Ele já havia perdido a conta de quantas vezes aquele maldito pesadelo o acometera no meio da noite, acordando-o de súbito, encharcado de suor e trêmulo como se estivesse frente a frente com um carrasco. Ao menos sabia quando tudo começara, ele jamais esqueceria daquela noite.

Sozinho em seu apartamento, ele fazia o que mais gostava: arrancava acordes distorcidos de sua guitarra. Para ele, esse era o melhor momento do dia, ou no caso, da noite. Ele não se importava do quanto reclamassem devido ao incômodo barulho produzido naquele horário.

Dentre os reclamantes, havia um em especial: um senhor de idade avançada, seu vizinho de frente. Ele não ligava a mínima para o rabugento. As lamentações daquele velho eram os indícios de que sua estada nesse mundo já estava mais do que expirada. Mas naquela noite, naquela fatídica noite, as coisas saíram um pouco de controle, ou melhor, saíram totalmente.

- Eu já pedi mais de um milhão de vezes! Eu não agüento mais! - O idoso batia insistentemente na porta do rapaz, se fosse mais jovem, talvez conseguisse colocá-la a baixo, tamanha a força empregada na empreitada.

O guitarrista estava particularmente irritado e impaciente na ocasião. Talvez fosse pelo somatório das bebidas e drogas que consumira. Em seu insano pensamento, estava em um momento especial, e aquele velho insuportável insistia em importunar-lhe, mas ele não deixaria barato dessa vez, não mesmo.

- Maldito!

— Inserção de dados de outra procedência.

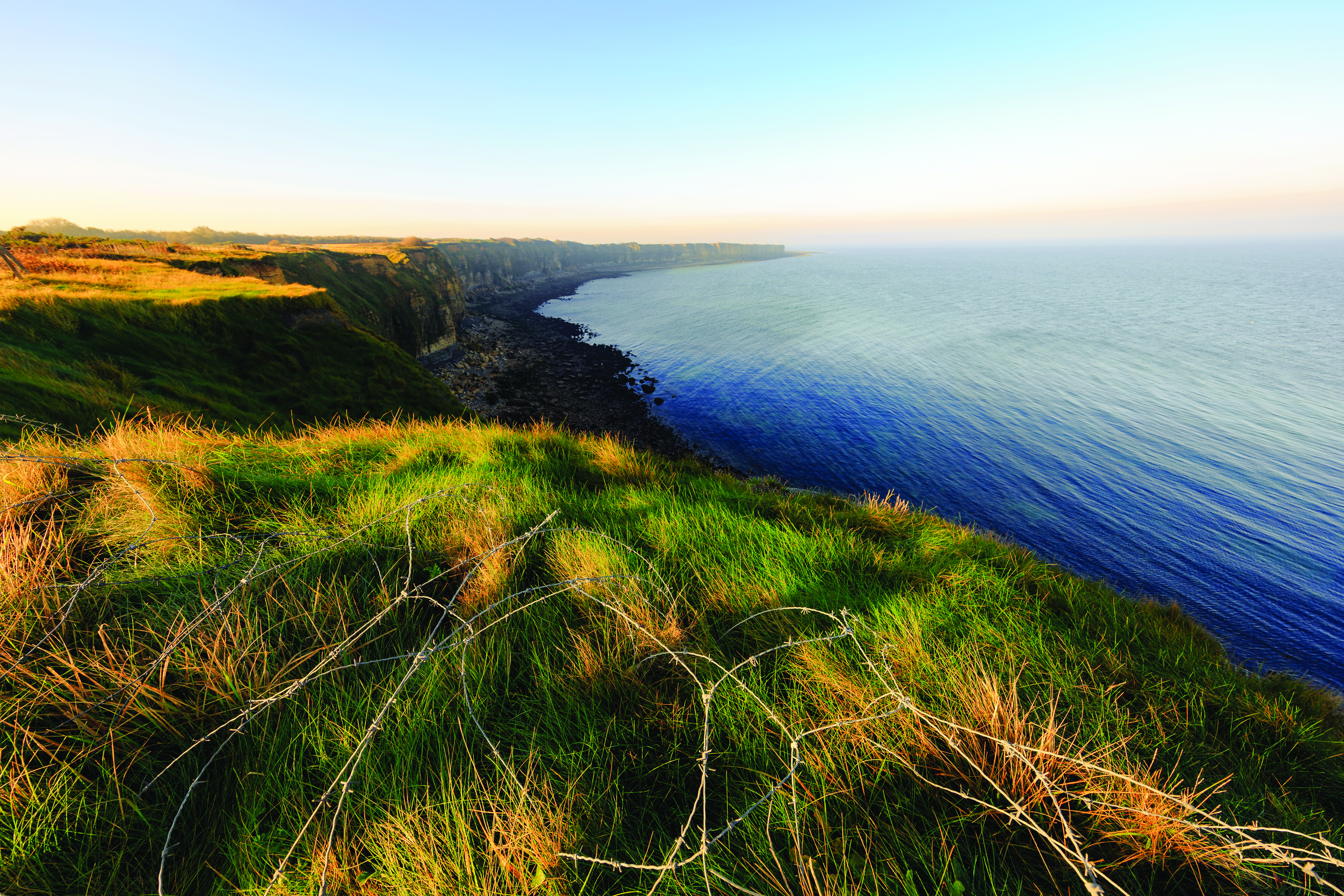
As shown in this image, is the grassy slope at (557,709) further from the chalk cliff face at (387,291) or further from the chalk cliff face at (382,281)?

Maldito! – Gritava para si mesmo, enquanto seguia ao encontro do homem que lhe incomodava, o ódio estava estampado em seus olhos, e em sua cabeça um propósito estava definido. Girou a maçaneta e puxou a porta com violência, não esperou que o velho dissesse mais uma só palavra, desferiu-lhe um soco no rosto e arrastou-o para dentro quando este fora ao chão. O velho estava desnorteado, mas sua tontura fora insuficiente para privar-lhe de ter a noção da situação.

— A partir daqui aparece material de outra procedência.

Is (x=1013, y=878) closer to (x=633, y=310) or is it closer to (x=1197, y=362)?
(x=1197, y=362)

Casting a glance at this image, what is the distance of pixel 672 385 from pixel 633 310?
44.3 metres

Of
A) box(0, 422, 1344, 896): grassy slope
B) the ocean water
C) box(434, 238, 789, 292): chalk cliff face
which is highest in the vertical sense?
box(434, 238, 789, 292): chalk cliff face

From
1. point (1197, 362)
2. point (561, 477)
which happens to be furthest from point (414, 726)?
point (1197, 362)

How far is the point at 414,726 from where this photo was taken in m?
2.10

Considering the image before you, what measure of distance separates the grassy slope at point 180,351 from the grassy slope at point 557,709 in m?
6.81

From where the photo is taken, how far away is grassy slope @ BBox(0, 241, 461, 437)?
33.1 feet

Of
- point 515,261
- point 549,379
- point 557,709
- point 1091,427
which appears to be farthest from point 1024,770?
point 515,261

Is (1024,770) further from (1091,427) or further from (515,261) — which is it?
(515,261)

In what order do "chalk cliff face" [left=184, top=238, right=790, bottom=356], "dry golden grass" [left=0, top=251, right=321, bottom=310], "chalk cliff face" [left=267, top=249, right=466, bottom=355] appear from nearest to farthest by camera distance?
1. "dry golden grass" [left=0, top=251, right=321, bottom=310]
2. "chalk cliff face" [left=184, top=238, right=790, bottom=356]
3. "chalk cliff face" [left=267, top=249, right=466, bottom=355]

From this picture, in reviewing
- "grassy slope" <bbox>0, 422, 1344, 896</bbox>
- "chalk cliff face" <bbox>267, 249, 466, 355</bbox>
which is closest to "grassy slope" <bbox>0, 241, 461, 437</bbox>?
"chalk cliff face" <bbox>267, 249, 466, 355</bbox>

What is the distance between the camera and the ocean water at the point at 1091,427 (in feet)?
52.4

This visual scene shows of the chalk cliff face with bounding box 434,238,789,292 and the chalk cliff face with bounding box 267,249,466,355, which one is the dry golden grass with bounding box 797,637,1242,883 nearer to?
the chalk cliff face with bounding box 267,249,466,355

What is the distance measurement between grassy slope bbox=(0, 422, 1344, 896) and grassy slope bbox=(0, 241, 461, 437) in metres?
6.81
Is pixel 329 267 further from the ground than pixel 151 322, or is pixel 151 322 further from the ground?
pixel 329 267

Percebeu que se encontrava amarrado pelos braços a uma poltrona velha de couro sintético. Conseguia mover apenas as mãos, algo lhe espremia a cabeça, não conseguia ouvir nada, parecia que um revestimento de espuma lhe tapava as orelhas. O rapaz arruaceiro estava diante dele, porém a meia luz daquela saleta não permitia que ele definisse ao certo o que este fazia, apenas suspeitava que ele mexia em algo parecido com cabos ou fios. Pelo menos aquela música do inferno havia cessado, assim pensou.

No entanto, um ruído agudo e profundamente irritante começou a invadir seus ouvidos. Um som discreto no início, mas que aumentava gradativamente. O desespero acometeu o velho, era a maldita canção novamente, e agora ressoava de forma que parecia estar conectada diretamente a seu cérebro. Na sua frente, o jovem gargalhava de maneira insana, com a guitarra nos braços, dedilhando as cordas como se o mundo dependesse disso para existir.

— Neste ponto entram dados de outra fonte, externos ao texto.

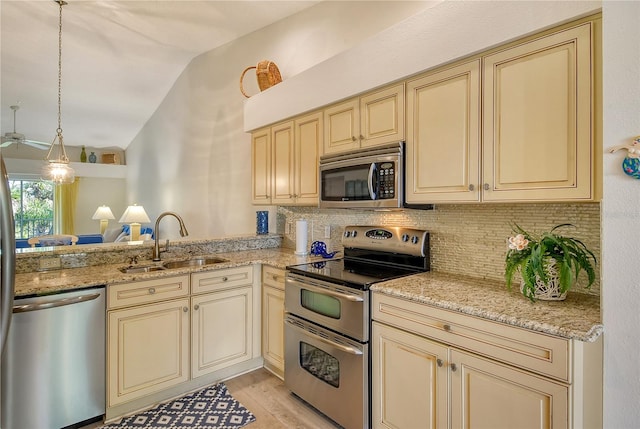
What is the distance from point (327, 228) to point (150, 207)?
480 cm

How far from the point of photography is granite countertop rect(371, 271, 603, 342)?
4.11 ft

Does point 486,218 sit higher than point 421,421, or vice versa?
point 486,218

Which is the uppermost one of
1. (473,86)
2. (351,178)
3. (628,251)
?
(473,86)

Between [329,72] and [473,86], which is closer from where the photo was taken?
[473,86]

O velho gritava e chorava, o sangue oriundo de seus ouvidos escorria por toda a extensão de seu pescoço e ombros. Sem pena alguma, o rapaz chutou seu tórax derrubando a poltrona no chão, com a sola grossa de sua bota, pressionava o pescoço do homem com toda a força de sua perna direita, enquanto aumentava o volume do amplificador que conduzia o som, o qual estourara seus tímpanos.

Quem olhasse a cena não conseguiria entender a razão pela qual o idoso balançava as mãos, os movimentos eram limitados afinal de contas...

O guitarrista, totalmente tomado por uma raiva que não se justificaria em qualquer ser humano, cruzou o olhar com o homem caído, rangeu os dentes e executou uma nota que parecia ter saído das profundezas da Terra, a nota foi mantida até que a corda arrebentasse, num estampido seco, alto e estranho.

Ele não se lembraria de mais nada daquele momento em diante. Apenas tinha essa lembrança, sempre que acordava do pesadelo recorrente. Levantou da cama e abriu a porta do banheiro, o que viu o deixou completamente apavorado e confuso. Estava novamente em seu pesadelo, ele não sabia que o estampido que ouvira se referia ao disparo do revólver que o velho trazia na cintura, o qual lutara bravamente para apanhar enquanto era torturado. O projétil acertara-lhe a cabeça, e agora estava morto, e sua sina nesta nova condição era esta que ele via, ficar preso em um eterno pesadelo.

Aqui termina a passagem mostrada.